Requirements ::
**1)** Please list the four basic cases the palindrome thread gives for each position i - k while searching in range [i - pr ; i].
**2)** Answer these on the palindrome thread, each answer on its own line, marked the same way:
(a) In what time does the thread say palindrome substrings can be found?
(b) What radius does it give for odd-length palindromes?
(c) Who wrote the C++ implementation it mentions?
**3)** Reproduce the passage of the palindrome thread that begins at the words "Full, detailed explanation" and stops after "a look here.".

Document text ::

I understand that determining if string is palindrome is easy. It would be like:
public static boolean isPalindrome(String str) {
int len = str.length();
for(int i=0; i<len/2; i++) {
if(str.charAt(i)!=str.charAt(len-i-1) {
return false;
}
return true;
}
But what is the efficient way of finding palindrome substrings?
This can be done in O(n), using Manacher's algorithm.
The main idea is a combination of dynamic programming and (as others have said already) computing maximum length of palindrome with center in a given letter.
What we really want to calculate is radius of the longest palindrome, not the length.
The radius is simply length/2 or (length - 1)/2 (for odd-length palindromes).
After computing palindrome radius pr at given position i we use already computed radiuses to find palindromes in range [i - pr ; i]. This lets us (because palindromes are, well, palindromes) skip further computation of radiuses for range [i ; i + pr].
While we search in range [i - pr ; i], there are four basic cases for each position i - k (where k is in 1,2,... pr):
no palindrome (radius = 0) at i - k
(this means radius = 0 at i + k, too)
inner palindrome, which means it fits in range
(this means radius at i + k is the same as at i - k)
outer palindrome, which means it doesn't fit in range
(this means radius at i + k is cut down to fit in range, i.e because i + k + radius > i + pr we reduce radius to pr - k)
sticky palindrome, which means i + k + radius = i + pr
(in that case we need to search for potentially bigger radius at i + k)
Full, detailed explanation would be rather long. What about some code samples? :)
I've found C++ implementation of this algorithm by Polish teacher, mgr Jerzy Wałaszek.
I've translated comments to english, added some other comments and simplified it a bit to be easier to catch the main part.
Take a look here.

Record extracts ::
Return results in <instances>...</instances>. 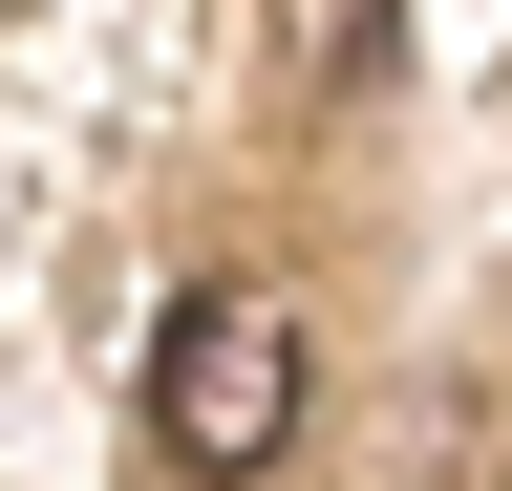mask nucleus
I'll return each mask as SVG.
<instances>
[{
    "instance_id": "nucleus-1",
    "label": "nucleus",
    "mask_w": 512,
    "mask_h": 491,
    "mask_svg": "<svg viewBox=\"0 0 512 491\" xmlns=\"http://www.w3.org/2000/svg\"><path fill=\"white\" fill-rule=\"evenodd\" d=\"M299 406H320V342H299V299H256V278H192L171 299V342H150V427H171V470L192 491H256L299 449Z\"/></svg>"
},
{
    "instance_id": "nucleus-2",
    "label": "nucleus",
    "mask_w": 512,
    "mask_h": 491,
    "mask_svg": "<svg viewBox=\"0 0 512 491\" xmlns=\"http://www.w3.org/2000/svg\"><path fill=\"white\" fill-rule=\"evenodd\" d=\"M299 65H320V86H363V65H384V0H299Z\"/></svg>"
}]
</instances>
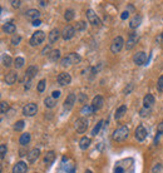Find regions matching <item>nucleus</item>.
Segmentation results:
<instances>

Exercise responses ::
**1)**
- no palindrome
- inner palindrome
- outer palindrome
- sticky palindrome

**2)**
(a) O(n), using Manacher's algorithm.
(b) (length - 1)/2.
(c) A Polish teacher, mgr Jerzy Wałaszek.

**3)**
Full, detailed explanation would be rather long. What about some code samples? :)
I've found C++ implementation of this algorithm by Polish teacher, mgr Jerzy Wałaszek.
I've translated comments to english, added some other comments and simplified it a bit to be easier to catch the main part.
Take a look here.